Read together, the case studies uncover three distinct “trajectories of marginalisation” of Muslims in Indian cities. As you move from city to city you realise that, one, the decline is more pronounced in some regions than others, two, Muslims are not evenly marginalised and, three, in the country’s social geography that affects Muslims, the Hindi belt and the West are one end of the spectrum, while the rest of India lies at the other end. Who is to blame for the marginalisation of the Indian Muslims? The answer, the editors say, lies partly in history. The only ancestral skill the Muslim elite from north India and the princely states possessed was “a certain kind governing”, something they lost with the arrival of the British sarkar. The decline of Muslim artisans is another story. And unlike the Marwaris, not many from the Muslim business class progressed from trade to industry. Interestingly, the study debunks the idea that Muslim lack of interest in modern education is among the major causes of their backwardness. “For the whole period 1891-1931, Muslims were well ahead of Hindus in terms of literacy in English and it is therefore doubtful that ‘Muslims found the process of adjustment to Western education particularly hard’.” Instead, the explanation lies in the caste-system among Muslims.

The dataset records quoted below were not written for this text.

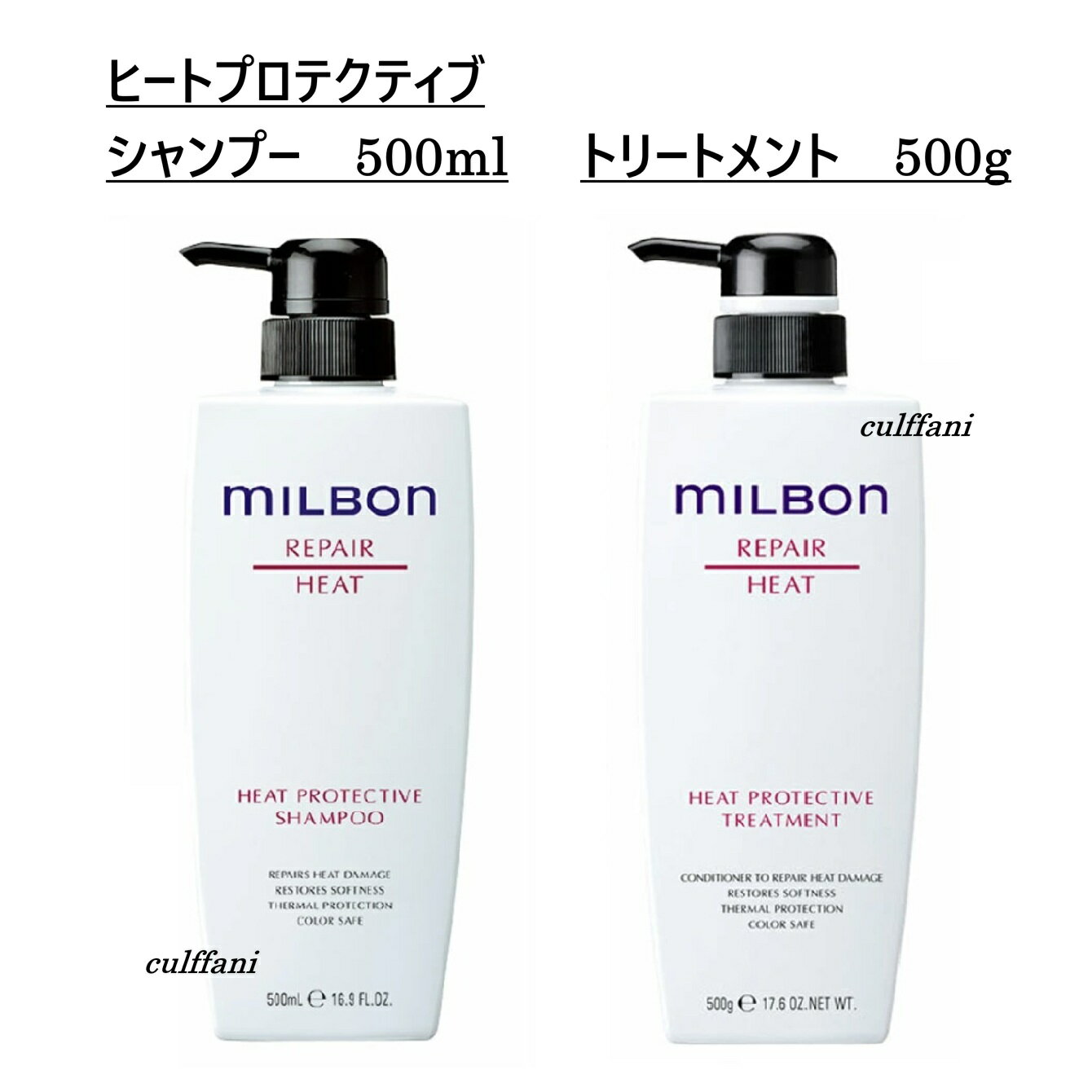 Rakuten - 【セット売り】 ヒートプロテクティブ シャンプー 500ml & トリートメント 500g グローバル ミルボン GLOBAL MILBON ヘアケア 正規品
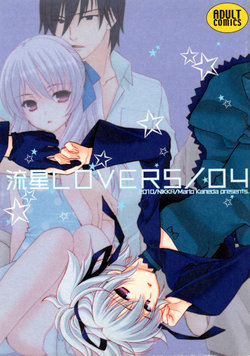 [NIKKA (Mario Kaneda)] Ryuusei LOVERS/04 (DARKER THAN BLACK)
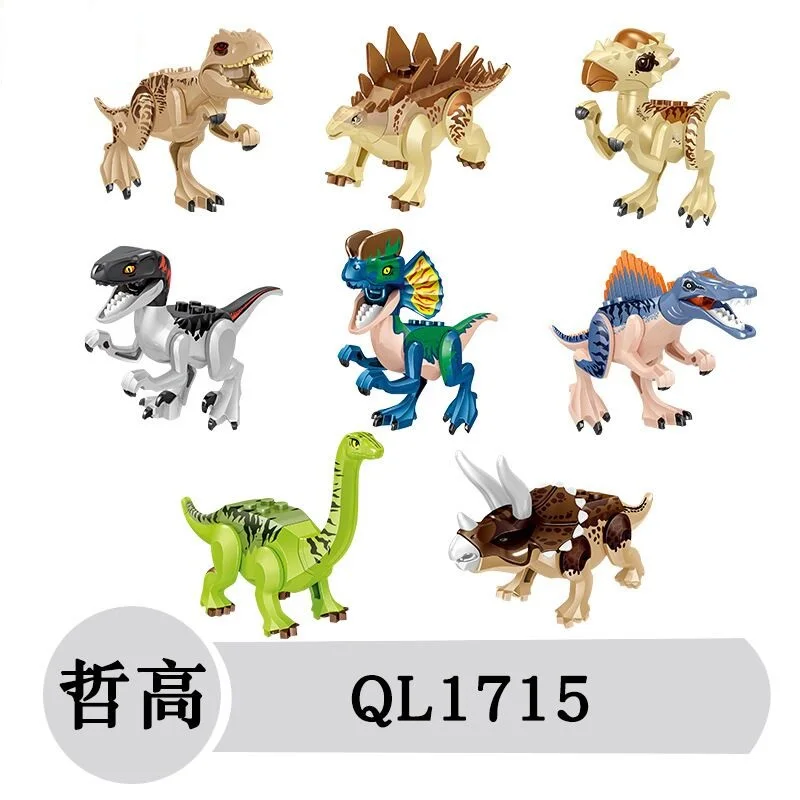Nastavite Prodaje gradniki Dinozaver Svetu Modro Zeleno Tyrannosaurs Rex Pregleden Številke Za Otroke, Igrače QL1715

Only a small section among them (ashraf) had access to education and even this thin layer got seriously depleted with Partition.

If that’s the social backdrop, “the deliberate marginalisation of the Muslims by the state” post-Independence and the intensified communal onslaught of the Sangh Parivar in recent decades are identified as factors behind the backward slide of the community. Overall the book paints a grim picture of the reality of urban Muslims. But there are glimmers of hope in a new middle class emerging across cities, straining to forge ahead, turning to education with great enthusiasm. Sadly, as the editors point out, “education is one thing, employment another”. The short message of the book is that a solution must be found soon to end both institutionalised discrimination and the recurring communal targeting of the community. As to the fears of “absorption (of Indian Muslims) in the Hindu mass”, the editors are not unaware of the counter-veiling pull of resurgent Islam.